There are two different agendas at work here.

Clearly, the Greens and their followers see an opportunity to open a new front in their war on fossil fuels.

This is not what the farmers, by and large, are on about.

I note that the head of the Queensland government’s “LNG Enforcement Unit,” set up to assess claims about the gas sector not complying with environmental regulations, is saying that his biggest concern is that interests other than landholders are drowning out the voices of the people actually affected.

The NFF says that it is not out to stifle CSG exploration and production, but to ensure that farmers and resource developers can co-exist.

“This may require a more considered approach,” it says, “rather than a mad rush towards extraction.”

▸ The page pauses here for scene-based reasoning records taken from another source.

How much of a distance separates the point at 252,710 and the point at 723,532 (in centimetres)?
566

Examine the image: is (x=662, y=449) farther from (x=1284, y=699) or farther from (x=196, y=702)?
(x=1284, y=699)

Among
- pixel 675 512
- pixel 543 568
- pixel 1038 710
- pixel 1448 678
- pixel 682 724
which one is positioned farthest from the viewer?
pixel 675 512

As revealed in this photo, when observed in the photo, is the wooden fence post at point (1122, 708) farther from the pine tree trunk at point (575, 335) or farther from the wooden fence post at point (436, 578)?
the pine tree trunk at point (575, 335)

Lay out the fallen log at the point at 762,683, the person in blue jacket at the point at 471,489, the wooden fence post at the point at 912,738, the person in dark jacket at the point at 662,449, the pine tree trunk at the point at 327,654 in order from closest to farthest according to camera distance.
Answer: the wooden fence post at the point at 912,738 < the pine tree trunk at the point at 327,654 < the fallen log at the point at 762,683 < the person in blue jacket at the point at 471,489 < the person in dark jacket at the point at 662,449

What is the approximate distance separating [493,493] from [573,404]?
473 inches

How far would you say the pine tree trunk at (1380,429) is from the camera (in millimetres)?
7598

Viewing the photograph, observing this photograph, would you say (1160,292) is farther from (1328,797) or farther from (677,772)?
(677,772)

Listening to ABC Radio’s “The World Today” as I drove back from Canberra, I heard James Baulderstone, the Santos executive overseeing its eastern Australian activity, arguing the case for rural and regional community benefits from CSG development and pointing out that farmers aren’t anti-development.

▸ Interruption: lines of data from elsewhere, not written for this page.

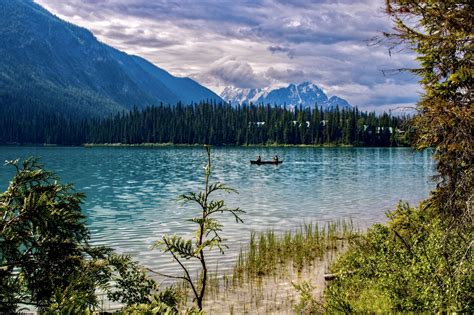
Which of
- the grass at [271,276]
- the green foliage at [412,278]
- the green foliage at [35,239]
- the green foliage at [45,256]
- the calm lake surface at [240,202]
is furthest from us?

“What they are concerned about,” he said, “is that developments are done safely and sustainably and they beneficially co-exist with agriculture.”

Quite why the NFF and the upstream petroleum industry have not got together to resolve the difficulties well before now is a good question.

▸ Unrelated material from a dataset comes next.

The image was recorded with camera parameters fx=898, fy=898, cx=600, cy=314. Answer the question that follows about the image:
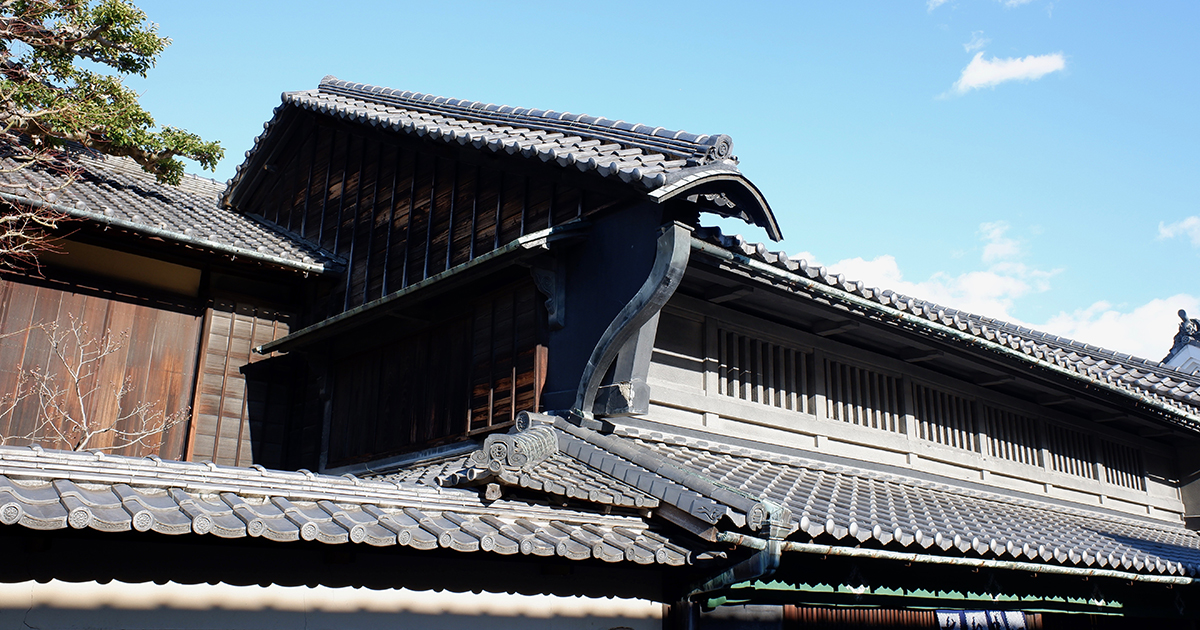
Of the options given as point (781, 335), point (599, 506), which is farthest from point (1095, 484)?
point (599, 506)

Why State governments in Brisbane and Sydney did not appreciate the potential problem and ensure this happened is an equally good question.

The petroleum industry is starting to concede it could have done better in explaining CSG activities in recent years.

Speaking to a business lunch in Perth this month, the head of the ConocoPhillips’ Australian activities, Todd Creeger, said: “We haven’t done a good enough job in getting out and explaining the science (of hydraulic fracturing – or fraccing).”

This lapse is part of a lack of effective communication that has enabled environmentalists to seize an opportunity to throw fuel on the fire of farming community discontent. Of course, they have found willing allies in the media, which likes nothing better than a stoush, especially where stunts make good TV footage.

We are now, yet again, at the stage where the resources sector and the environmental movement are throwing information at each other, arts arena luvvies like Olivia Newton-John are being used to present scare commentaries for the media – “The cold hard fracks” was The Age’s headline over her Op-Ed piece, which fretted about the threat to Australia’s “pure water sources” – and populist pollies from Barnaby Joyce to Bob Brown are dancing around the fires that have been lit.

This is not just an issue about LNG exports and “Big Gas” making lotsa money.

Because of the need for gas to be a large-scale transition fuel in east Australian electricity supply – and dominantly in Queensland and NSW, representing more than 60 per cent of demand – yet another political log-jam over development is highly undesirable.

Looking out to just 2030, there is a need for perhaps 12,000MW of gas-fired electricity generation to be built, a lot of it north of the Murray and a lot of the rest in Victoria. This is not going to happen without security of gas supply.

The Queensland and NSW governments have a lot at stake in this situation.

Running battles over access to farmland are unlikely to bring down a government, but a substantial energy security problem – bearing in mind that energy security for consumers encompasses cost as well as the lights staying on – is another matter.

Constitutionally, resource development on land is a State issue, as federal Energy Minister Martin Ferguson has been pointing out. Attempts via the Senate to introduce legislation to interfere with this for political gain is unhelpful.

In any of these situations, there are always corporate cowboys.

Ferguson grumped in a radio interview that industry engagement with farmers has been “mixed.” There has been “some negligence” in some CSG activity, he said.

Looking at the situation from the sidelines, it seems to me that the farmers (through the NFF) and the gas suppliers need to get their acts together and negotiate an understanding that sorts this mess out as soon as possible.

This needs to include some clear “terms of engagement” for the farmers and the suppliers.

Meanwhile, both Bob Brown and his team and the media have found a new green seam to mine – and they are not going to waste the opportunity.